Havelock stood at the copper dry-bar, pouring brandy. “I was thinking about that as I drove out here,” he said pensively. “I may have been impetuous.”
“Spoilsport,” said Alexander, chuckling.
“Well, it’s up to you. It concerns a very complicated, deep-cover intelligence operation, which in my judgment will take us nowhere. Do you want to hear it?”
“Stop there, dear boy! You’ve got the wrong scribbler, I wouldn’t touch it. I subscribe to Anton’s maxim. Eighty percent of all intelligence is a chess game played by idiots for the benefit of paranoid morons!”
Michael climbed into the car; there was the faint odor of cigarettes. “You’ve been smoking,” he said.
“Feeling like a little boy in a graveyard,” replied Jenna, curled up on the floor. “What about Bradford? Will your friend bring him out here?”

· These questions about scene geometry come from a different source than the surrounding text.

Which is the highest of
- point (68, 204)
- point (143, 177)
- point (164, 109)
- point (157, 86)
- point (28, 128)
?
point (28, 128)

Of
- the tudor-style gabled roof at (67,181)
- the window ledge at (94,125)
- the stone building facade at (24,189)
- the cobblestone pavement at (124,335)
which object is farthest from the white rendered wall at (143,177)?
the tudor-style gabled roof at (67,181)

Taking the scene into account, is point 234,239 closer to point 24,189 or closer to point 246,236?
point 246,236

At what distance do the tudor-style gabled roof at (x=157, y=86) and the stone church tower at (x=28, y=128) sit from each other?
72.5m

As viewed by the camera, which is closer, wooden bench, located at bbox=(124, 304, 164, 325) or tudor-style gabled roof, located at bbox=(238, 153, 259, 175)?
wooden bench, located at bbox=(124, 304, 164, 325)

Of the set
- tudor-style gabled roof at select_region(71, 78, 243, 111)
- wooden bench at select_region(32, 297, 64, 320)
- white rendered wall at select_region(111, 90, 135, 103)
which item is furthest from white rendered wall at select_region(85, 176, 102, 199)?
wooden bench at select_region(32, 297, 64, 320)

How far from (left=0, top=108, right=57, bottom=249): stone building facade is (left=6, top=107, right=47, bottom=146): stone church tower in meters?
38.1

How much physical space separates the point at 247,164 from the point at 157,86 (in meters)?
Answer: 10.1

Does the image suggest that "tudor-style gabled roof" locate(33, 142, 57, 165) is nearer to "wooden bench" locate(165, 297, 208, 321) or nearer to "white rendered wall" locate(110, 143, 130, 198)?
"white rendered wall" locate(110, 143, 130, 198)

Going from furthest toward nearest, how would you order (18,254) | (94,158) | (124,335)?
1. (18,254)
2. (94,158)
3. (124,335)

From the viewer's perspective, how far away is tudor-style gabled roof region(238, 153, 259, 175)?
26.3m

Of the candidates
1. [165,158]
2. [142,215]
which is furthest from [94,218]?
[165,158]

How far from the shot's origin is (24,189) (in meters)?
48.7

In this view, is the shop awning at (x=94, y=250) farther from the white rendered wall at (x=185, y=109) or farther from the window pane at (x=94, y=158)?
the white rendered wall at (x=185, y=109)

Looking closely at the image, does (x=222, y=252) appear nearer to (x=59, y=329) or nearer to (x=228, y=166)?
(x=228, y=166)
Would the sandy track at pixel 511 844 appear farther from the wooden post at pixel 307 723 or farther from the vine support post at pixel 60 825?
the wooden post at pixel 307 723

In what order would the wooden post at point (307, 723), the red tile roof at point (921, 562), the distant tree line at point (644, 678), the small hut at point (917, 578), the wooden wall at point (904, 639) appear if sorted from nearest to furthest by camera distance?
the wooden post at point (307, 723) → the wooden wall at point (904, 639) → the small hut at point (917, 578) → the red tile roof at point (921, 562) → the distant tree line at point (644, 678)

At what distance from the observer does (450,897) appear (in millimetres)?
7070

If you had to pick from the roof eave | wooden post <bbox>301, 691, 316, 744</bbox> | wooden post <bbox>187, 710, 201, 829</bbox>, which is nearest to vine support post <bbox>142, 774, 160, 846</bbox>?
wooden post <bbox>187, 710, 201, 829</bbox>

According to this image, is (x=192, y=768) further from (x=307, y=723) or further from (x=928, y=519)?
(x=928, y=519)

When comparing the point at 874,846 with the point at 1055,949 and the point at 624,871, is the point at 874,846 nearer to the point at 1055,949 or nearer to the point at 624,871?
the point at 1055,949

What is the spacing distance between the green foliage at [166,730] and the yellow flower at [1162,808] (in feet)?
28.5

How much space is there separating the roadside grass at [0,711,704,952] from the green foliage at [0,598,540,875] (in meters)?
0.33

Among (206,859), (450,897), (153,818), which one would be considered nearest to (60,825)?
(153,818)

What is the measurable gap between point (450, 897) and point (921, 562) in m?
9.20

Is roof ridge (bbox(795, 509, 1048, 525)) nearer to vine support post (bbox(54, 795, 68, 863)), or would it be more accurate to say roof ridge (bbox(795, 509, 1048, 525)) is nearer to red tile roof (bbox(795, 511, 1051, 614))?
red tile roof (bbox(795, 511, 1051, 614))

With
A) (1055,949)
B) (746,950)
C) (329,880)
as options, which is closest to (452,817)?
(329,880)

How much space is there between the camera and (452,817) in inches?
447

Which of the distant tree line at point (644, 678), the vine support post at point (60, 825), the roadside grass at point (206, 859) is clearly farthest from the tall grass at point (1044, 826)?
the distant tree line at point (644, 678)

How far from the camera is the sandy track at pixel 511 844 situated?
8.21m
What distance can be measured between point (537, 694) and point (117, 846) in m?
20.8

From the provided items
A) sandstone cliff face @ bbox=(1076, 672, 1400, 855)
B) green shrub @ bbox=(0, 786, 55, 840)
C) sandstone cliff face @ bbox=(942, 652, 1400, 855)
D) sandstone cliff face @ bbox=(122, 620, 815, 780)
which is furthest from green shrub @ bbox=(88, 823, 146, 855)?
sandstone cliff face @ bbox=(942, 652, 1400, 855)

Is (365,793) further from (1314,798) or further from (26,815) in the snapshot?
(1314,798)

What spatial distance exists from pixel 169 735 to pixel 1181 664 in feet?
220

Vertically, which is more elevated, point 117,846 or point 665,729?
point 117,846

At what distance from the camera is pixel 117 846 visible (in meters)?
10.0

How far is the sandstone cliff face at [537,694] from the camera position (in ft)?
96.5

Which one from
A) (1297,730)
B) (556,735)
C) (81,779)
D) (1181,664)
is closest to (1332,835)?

Havelock started the engine, engaged the gear, and swung rapidly around the circular drive toward the entrance. “You can get up now.”
“What about Bradford?”
“We’re going to let him sweat for a while, stretch him out.”
Jenna crawled up on the seat, staring at him. “What are you saying, Mikhail?”
“We’re going to drive all night, rest for a while in the morning, then keep going. I want to get there late tomorrow.”
“My God, where?”
“A place called Poole’s Island, wherever it is.”